Sulle tragedie del lavoro

La pacchia, il caporalato, il lavoro nero o regolare, sottopagato e sfruttato.

Leggendo i titoli di oggi rispetto alle tragedie di ieri si nota quanto le distinzioni siano fuorvianti.

Chi lavora contribuisce al funzionamento ed allo sviluppo della società.

In questo paese di lavoro si muore, ogni giorno di più. Meno garantito è il lavoro più è facile morire. Si muore di insicurezza, si muore di stanchezza, si muore in viaggio.

Lavoratori regolari o in nero, italiani di nascita o di adozione, migranti regolari e clandestini. Il rischio è per tutti il medesimo quando il lavoro non è garantito, non è sicuro.

Laddove non ci sono diritti, si china la testa, per mangiare, per vivere. Si è disposti ad accettare condizioni prive di tutela e dignità, a lavorare troppe ore di seguito senza riposi, a turni massacranti o viaggi senza sosta.

Non c’è differenza quando nel mercato del lavoro il coltello dalla parte del manico lo ha chi ritiene legittimo lo sfruttamento e la legge, spersa in una miriade di contratti atipici, consente che lo sfruttamento sia legittimo.

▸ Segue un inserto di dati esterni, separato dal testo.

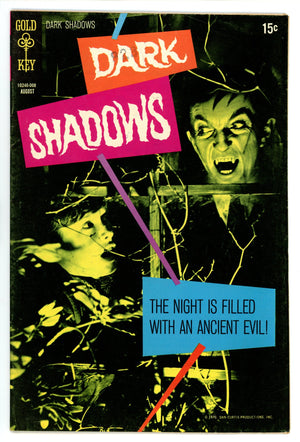 Dark Shadows 6 FN (6.0) (1970)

Perché di questo si tratta: lo sfruttamento della forza lavoro. Altro che dignità. In un paese che avrebbe risorse enormi per creare posti di lavoro, col solo patrimonio storico-artistico e naturale, anziché fare un piano del lavoro che garantisca la piena occupazione, si favorisce la guerra tra occupati garantiti (sempre meno in verità), occupati a tutele crescenti, occupati non garantiti e disoccupati.

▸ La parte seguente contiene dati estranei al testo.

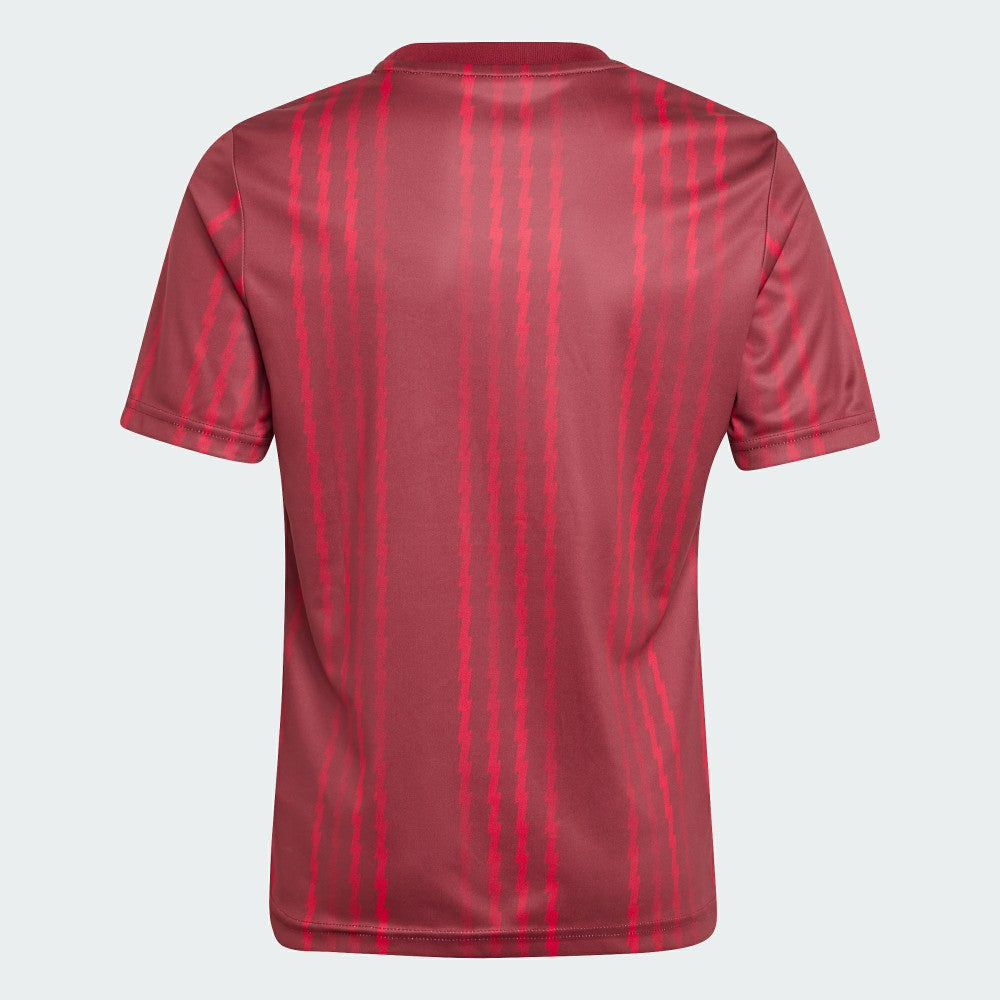 Arsenal Youth 2025/26 Pre-Match Training Jersey on sale - Red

A chi giova continuare a dividere? A chi conviene che alle distinzioni precedentemente citate si aggiunga anche quella tra italiani e migranti?

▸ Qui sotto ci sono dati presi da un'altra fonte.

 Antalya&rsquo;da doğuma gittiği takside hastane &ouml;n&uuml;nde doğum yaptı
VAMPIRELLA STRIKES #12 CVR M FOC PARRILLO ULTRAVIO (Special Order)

Dovremmo dire ‘a chi giova dividere la classe’? Ma la cultura del lavoro oggi è persa, quella cultura collettiva che 50 anni fa ha prodotto diritti è stata schiacciata dall’individualismo, dalla novella dei lavoratori che hanno vissuto al di sopra delle loro possibilità ed ha ceduto il passo al ‘tutti contro tutti’, alla cattiveria, alla ricerca del capro espiatorio in un paese che garantisce privilegi a pochi e non diritti e dignità a tutti.

Quella cultura del lavoro, quella coscienza di chi ha il potere di fermare il paese, quella capacità di sentire su di sé il dolore degli sfruttati, dei deboli degli ultimi, è tutta da ricostruire.

Più di 400 morti sul lavoro dall’inizio del 2018, una strage che dovrebbe imporre al governo una sola priorità, quella di garantire sicurezza. Ma solo un paese che garantisce occupazione e dignità ai lavoratori può garantire loro anche la sicurezza di tornare a casa dopo una giornata di lavoro.

Si preferisce, invece, distinguere ancora e di più in base alla provenienza di quei corpi.

Noi no, i comunisti hanno il compito di lavorare ancora e ancora per rendere i problemi degli uni, problemi degli altri. Problemi della società, collettivi. Dobbiamo rivendicare il diritto al lavoro. A tal fine abbiamo il dovere di organizzare lavoratori, disoccupati, sfruttati, disperati. Perché il problema è uno: la mancanza di diritti e di garanzie permette che aumenti il profitto. Poco importa se a morire è un lavoratore al nero, regolare o clandestino o a partita IVA che si sta autosfruttando per vivere. Abbiamo il dovere di dirlo, di combattere la divisione, di unire. Unire lavoratori disoccupati, studenti nella lotta per una società migliore.

Diritto al lavoro stabile e sicuro che garantisca una vita dignitosa, l’Italia ha le risorse per garantirlo, riducendo la sperequazione e redistribuendo la ricchezza, lo Stato ha il compito di farlo.

A noi il compito di rifiutare la rassegnazione a che tutto ciò sia inevitabile, quasi normale, di pungolare i sindacati affinché nel paese ci sia una reazione che imponga al governo di mettere al centro dell’agenda politica la questione del rilancio del lavoro in piena sicurezza per i lavoratori e l’adeguamento dei salari al costo della vita.

Solo dai diritti passa il diritto a lavorare per vivere e a non morire di lavoro, di qualunque nazionalità sia colui che in quel momento stia contribuendo al progresso della società di questo paese.